19 Existierende Mehrrechner-Datenbanksysteme
Tandem-Rechner verwenden traditionellerweise das Guardian-Betriebssystem, das u.a. sehr effiziente Kommunikationsmechanismen bereitstellt. Daneben wurde eine fehlertolerante Unix-Version realisiert. Beide Betriebssysteme basieren auf einem gemeinsamen Kern, dessen Komponente TMF (Transaction Management Facility) Dienste der Transaktionsverwaltung TP-Monitoren und DBS anbietet. Dazu zählt vor allem die Presumed-Abort-Variante eines verteiltes Zwei-Phasen-Commit-Protokolls. Die Auflösung globaler Deadlocks erfolgt über einen Timeout-Ansatz.
Tandem unterstützt bereits seit Anfang der achtziger Jahre verteilte Datenbanken, zunächst für das satzorientierte System Encompass [Bo81] und seit 1987 für das relationale NonStopSQL [Ta89]. Bei lokaler Verteilung repräsentiert NonStopSQL ein paralleles DBS vom Typ Shared-Nothing. Relationen können horizontal über bis zu 200 Knoten partitioniert werden; für Indexstrukturen (B*-Bäume) erfolgt eine analoge Partitionierung. Zunächst lag der Haupteinsatz von NonStopSQL im Bereich von OLTP-Anwendungen. Durch die in den letzten Versionen erfolgte umfassende Unterstützung von Intra-Query-Parallelität lassen sich jetzt jedoch auch komplexe DB-Anfragen - z.B. zur Entscheidungsunterstützung (decision support) - effizient bearbeiten. Die parallele Join-Verarbeitung kann sowohl über eine dynamische Replikation (Kap. 18.3.1) als auch über eine dynamische Partitionierung (Kap. 18.3.2) der Eingaberelationen erfolgen. Als lokale Join-Methode werden neben Nested-Loop- und Sort-Merge- auch Hash-Joins unterstützt. Hierzu wurde ein speicheradaptives Hash-Join-Verfahren (Kap. 18.3.3) realisiert, das die gleichzeitige Bearbeitung von OLTP-Transaktionen zuläßt [ZG90]. Für Mehr-Wege-Joins werden in NonStopSQL zur Begrenzung des Suchraums ausschließlich rechts-tiefe Operatorbäume (Kap. 18.3.4) berücksichtigt.

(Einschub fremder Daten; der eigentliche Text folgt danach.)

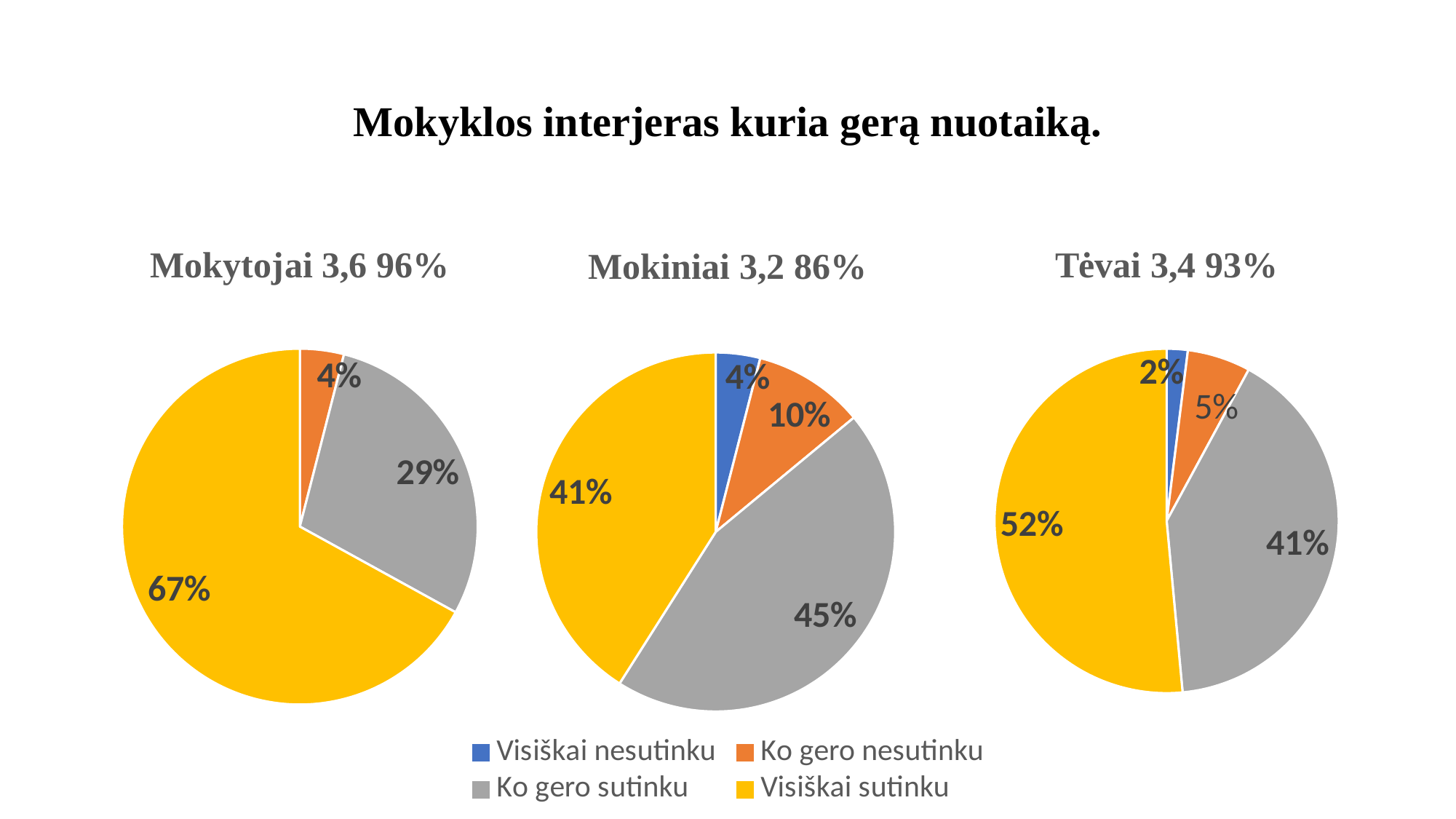
Which is larger: the Visiškai sutinku share in the Mokytojai 3,6 96% chart or in the Tėvai 3,4 93% chart? Mokytojai 3,6 96% In the Mokytojai 3,6 96% pie chart, what share is labelled for Ko gero sutinku? 29% What type of chart is used on this slide? Pie chart In the Mokiniai 3,2 86% pie chart, what is the difference between the Ko gero sutinku share and the Visiškai sutinku share? 4% In the Mokytojai 3,6 96% pie chart, what share is labelled for Visiškai sutinku? 67% In the Mokiniai 3,2 86% pie chart, which category has the largest slice? Ko gero sutinku In the Tėvai 3,4 93% pie chart, which category has the smallest slice? Visiškai nesutinku In the Tėvai 3,4 93% pie chart, what share is labelled for Visiškai sutinku? 52% How many entries does the legend list? 4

Abb. 19-7 zeigt die bei der Ausführung von SQL-Operationen involvierten Systemkomponenten, wenn keine Intra-Query-Parallelität verwendet wird. Dabei werden der SQL-Executor und das SQL-Dateisystem im Prozeß des Anwendungsprogrammes ausgeführt. Daneben besteht für jede DB-Platte ein eigener Disk-Prozeß, der sämtliche Datenzugriffe auf die Platte durchführt sowie für die Puffer- und Sperrverwaltung der betreffenden Daten verantwortlich ist. Der SQL-Executor kontrolliert die Ausführung der vom SQL-Compiler erzeugten Ausführungspläne. Das Dateisystem verwaltet die Dateipartitionen und zerlegt die Operationen einer Relation in Teilanfragen, die auf jeweils einer Partition (Platte) vom zuständigen Disk-Prozeß bearbeitet werden können. Die Disk-Prozesse sind i.a. über verschiedene Rechner verteilt und können relationale Operatoren auf ihren Partitionen auszuführen. Dies ist wesentlich zur Reduzierung des Kommunikationsaufwandes, da durch Ausführung von Selektionen und Projektionen in den Disk-Prozessen nur die relevanten Daten an den Executor zu übertragen sind. Die parallele Query-Verarbeitung erfolgt in mehreren, parallel laufenden Hilfsprozessen (Executor Server Processes), die vom Executor koordiniert werden und ihrerseits mit den Disk-Prozessen unterschiedlicher Partitionen zusammenarbeiten [Ze90, Le91].